> EXERCISE PASSAGE
When A Landlord Files Bankruptcy

October 1, 2010

When a landlord files a bankruptcy case, both the landlord and the tenant have a great deal of anxiety.  How will the bankruptcy affect the tenancy?  Does the tenant continue to pay rent?  Is the landlord still obligated for repairs?  Fortunately the Bankruptcy Code contains specific provisions for dealing with the rights of both the landlord and the tenant during a bankruptcy. 

 

The Bankruptcy Code seeks to balance the contractual rights of the tenant against the interest of the bankrupt landlord in discharging overwhelming financial obligations.  Section 365 of the Bankruptcy Code allows a bankrupt landlord to either assume or reject a lease.  In the majority of the cases the landlord accepts the lease and the tenancy continues with the mutual promises and obligations of the lease contract remaining fully enforceable.

 

If the landlord rejects the lease, then the tenant may treat the lease as terminated and “walk away” without further obligation.  Alternatively, the tenant may choose to stay, however the landlord no longer has any obligation under the lease contract.  The tenant treats the lease as breached and may offset any damages resulting from the breach from rent payments.  If the damages incurred exceed the amount of rents due under the contract, the tenant may be able to submit a proof of claim and participate in the landlord’s bankruptcy as a creditor.

> DATA LISTING
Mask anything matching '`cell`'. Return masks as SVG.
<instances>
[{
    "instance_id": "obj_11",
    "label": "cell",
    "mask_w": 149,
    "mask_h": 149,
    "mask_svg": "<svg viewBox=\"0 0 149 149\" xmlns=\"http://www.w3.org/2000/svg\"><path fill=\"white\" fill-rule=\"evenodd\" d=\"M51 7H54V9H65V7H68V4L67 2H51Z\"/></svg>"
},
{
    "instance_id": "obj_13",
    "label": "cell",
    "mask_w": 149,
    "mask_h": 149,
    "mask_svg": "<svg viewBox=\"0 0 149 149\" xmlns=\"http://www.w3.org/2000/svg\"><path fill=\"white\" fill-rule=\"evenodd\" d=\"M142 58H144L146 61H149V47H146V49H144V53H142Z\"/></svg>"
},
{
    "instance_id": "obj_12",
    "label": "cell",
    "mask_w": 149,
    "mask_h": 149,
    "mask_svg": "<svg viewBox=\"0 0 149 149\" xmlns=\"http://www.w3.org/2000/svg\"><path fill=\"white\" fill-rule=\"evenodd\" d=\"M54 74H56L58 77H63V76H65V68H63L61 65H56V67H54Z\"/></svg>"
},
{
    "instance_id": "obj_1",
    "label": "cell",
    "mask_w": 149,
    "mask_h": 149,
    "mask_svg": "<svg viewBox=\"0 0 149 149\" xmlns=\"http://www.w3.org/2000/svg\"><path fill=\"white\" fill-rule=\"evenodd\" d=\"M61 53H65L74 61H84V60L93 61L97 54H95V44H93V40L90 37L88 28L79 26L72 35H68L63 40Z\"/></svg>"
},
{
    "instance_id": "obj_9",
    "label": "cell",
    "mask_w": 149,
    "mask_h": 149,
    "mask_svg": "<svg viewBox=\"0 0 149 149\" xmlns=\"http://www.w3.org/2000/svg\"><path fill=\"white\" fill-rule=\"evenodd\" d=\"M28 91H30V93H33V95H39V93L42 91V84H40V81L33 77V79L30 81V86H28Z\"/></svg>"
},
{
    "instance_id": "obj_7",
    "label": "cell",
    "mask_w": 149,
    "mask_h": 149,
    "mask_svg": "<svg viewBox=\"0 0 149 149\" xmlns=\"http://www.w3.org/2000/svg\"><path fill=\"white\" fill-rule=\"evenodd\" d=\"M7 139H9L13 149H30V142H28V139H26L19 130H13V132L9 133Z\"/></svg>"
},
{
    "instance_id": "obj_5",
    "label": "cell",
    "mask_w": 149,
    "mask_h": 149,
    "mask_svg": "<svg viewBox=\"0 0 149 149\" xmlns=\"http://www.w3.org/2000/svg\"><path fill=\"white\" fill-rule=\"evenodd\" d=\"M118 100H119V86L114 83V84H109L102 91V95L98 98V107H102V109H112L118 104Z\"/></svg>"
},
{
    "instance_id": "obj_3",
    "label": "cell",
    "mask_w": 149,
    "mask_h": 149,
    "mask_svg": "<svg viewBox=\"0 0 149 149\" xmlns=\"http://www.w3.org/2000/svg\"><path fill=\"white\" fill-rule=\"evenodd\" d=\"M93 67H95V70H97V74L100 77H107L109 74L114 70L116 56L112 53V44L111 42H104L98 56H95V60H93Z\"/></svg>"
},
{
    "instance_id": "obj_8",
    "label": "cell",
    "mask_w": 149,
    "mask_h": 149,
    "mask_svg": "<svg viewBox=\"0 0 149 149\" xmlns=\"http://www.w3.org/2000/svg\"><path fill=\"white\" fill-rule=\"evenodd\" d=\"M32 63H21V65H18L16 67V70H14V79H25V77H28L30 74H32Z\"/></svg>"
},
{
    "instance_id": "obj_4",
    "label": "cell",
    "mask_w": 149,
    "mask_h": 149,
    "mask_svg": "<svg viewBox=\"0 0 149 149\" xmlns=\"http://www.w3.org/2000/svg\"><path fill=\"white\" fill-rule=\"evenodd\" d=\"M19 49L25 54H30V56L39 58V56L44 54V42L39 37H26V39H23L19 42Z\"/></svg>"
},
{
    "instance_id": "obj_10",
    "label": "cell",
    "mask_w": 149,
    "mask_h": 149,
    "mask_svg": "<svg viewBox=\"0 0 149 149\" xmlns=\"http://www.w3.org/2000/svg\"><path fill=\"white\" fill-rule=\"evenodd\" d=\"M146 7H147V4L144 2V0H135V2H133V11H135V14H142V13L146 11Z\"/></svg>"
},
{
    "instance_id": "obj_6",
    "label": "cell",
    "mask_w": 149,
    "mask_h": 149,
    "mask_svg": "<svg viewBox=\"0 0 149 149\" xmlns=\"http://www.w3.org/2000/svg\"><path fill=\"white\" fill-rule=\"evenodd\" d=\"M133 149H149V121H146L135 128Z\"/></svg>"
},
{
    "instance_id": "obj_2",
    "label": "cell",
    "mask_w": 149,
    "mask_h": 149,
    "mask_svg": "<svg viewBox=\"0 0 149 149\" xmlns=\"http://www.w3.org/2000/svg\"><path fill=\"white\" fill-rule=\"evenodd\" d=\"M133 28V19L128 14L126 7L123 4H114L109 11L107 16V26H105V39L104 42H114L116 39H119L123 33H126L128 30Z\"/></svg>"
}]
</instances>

> TASK DESCRIPTION
Rewrite the stretch of the landlord bankruptcy text from "October 1, 2010" through "during a bankruptcy.", changing each "tenant" to "renter".

> RESULT
October 1, 2010

When a landlord files a bankruptcy case, both the landlord and the renter have a great deal of anxiety.  How will the bankruptcy affect the tenancy?  Does the renter continue to pay rent?  Is the landlord still obligated for repairs?  Fortunately the Bankruptcy Code contains specific provisions for dealing with the rights of both the landlord and the renter during a bankruptcy.